[SHORT TASK] Write the next part of the Soviet purges text below, starting right after its final sentence.

[TEXT SHOWN]

++++++

March 1937–June 1937
Purging the Elites; Adopting plans for the mass repressions against the "social base" of the potential aggressors, starting of purging the "elites" from opposition.
July 1937–October 1938
Mass repressions against "kulaks", "dangerous" ethnic minorities, family members of oppositions, military officers, Saboteurs in agriculture and industry.
November 1938–1939
Stopping of mass operations, abolishing of many organs of extrajudicial executions, repressions against some organizers of mass repressions.

[edit] End of Yezhovshchina

By the summer of 1938, Stalin and his circle realized that the purges had gone too far; Yezhov was relieved from his post as head of the NKVD and was eventually purged himself. Lavrenty Beria, a fellow Georgian and Stalin confidant, succeeded him as head of the NKVD. On November 17, 1938 a joint decree of Sovnarkom USSR and Central Committee of VKP(b) (Decree about Arrests, Prosecutor Supervision and Course of Investigation) and the subsequent order of NKVD undersigned by Beria cancelled most of the NKVD orders of systematic repression and suspended implementation of death sentences. The decree signaled the end of massive Soviet purges.

Nevertheless, the practice of mass arrest and exile was continued until Stalin's death in 1953. Political executions also continued, but, with the exception of Katyn and other NKVD massacres during WWII, on a vastly smaller scale. One notorious example is the "Night of the Murdered Poets," in which at least thirteen prominent Yiddish writers were executed on August 12, 1952.

++++++

[DATA RECORDS]
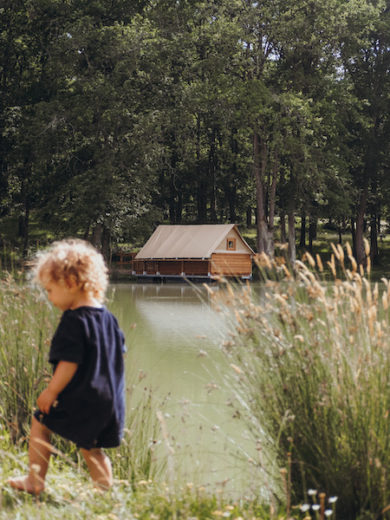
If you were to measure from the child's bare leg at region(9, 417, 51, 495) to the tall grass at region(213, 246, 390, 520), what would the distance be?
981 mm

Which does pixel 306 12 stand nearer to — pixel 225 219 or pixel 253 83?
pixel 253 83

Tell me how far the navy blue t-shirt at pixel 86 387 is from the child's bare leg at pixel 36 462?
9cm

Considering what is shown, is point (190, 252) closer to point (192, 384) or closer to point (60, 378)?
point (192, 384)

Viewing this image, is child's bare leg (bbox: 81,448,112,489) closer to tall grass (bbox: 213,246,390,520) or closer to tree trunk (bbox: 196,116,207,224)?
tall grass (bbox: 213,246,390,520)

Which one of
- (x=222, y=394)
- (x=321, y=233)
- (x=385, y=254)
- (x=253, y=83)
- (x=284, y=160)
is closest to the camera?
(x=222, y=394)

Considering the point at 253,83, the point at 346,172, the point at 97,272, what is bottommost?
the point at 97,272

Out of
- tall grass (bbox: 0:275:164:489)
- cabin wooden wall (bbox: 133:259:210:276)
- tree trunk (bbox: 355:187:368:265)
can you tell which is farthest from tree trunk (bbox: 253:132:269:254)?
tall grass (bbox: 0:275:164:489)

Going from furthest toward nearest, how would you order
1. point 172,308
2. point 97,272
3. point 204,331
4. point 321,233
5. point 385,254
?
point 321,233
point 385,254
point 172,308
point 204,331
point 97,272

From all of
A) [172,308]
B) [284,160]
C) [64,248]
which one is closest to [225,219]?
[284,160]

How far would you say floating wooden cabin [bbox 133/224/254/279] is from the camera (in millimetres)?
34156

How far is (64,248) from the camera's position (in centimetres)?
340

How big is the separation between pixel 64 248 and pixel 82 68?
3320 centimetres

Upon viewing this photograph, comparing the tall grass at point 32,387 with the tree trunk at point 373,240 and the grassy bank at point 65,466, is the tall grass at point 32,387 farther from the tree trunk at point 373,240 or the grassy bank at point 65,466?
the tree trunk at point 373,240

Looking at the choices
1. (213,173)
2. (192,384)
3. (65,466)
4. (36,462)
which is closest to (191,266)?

++++++

[OUTPUT OF THE EXERCISE]
It should be noted that when the relatives of those who had been executed in 1937-38 inquired about their fate, they were told by NKVD that their arrested relatives had been sentenced to "ten years of imprisonment without the right to correspond with anybody" (десять лет без права переписки). When these ten year periods elapsed in 1947-48 but the arrested did not appear, the relatives asked MGB about their fate again and this time were told that the arrested died in imprisonment. The causes and the dates of the deaths were invented by MGB.

[edit] Western reactions

Although the trials of former Soviet leaders were widely publicized, the hundreds of thousands of other arrests and executions were not. These became known in the west only as a few former gulag inmates reached the West with their stories[20]. Not only did foreign correspondents from the West fail to report on the purges, but in many Western nations, especially France, attempts were made to silence or discredit these witnesses; Jean-Paul Sartre took the position that evidence of the camps should be ignored, in order that the French proletariat not be discouraged[21]. A series of legal actions ensued at which definitive evidence was presented which established the validity of the former labor camp inmates' testimony[22].

Robert Conquest wrote the book The Great Terror in 1968. According to Conquest, writing in The Great Terror, with respect to the trials of former leaders, some Western observers were unable to see through the fraudulent nature of the charges and evidence, notably Walter Duranty of The New York Times, a Russian speaker; the American Ambassador, Joseph Davis, who reported, "proof...beyond reasonable doubt to justify the verdict of treason"[23] and Beatrice and Sidney Webb, authors of Soviet Communism: A New Civilization[24]. According to Conquest, writing in The Great Terror, while "Communist Parties everywhere simply transmitted the Soviet line", some of the most critical reporting also came from the left, notably The Manchester Guardian[25].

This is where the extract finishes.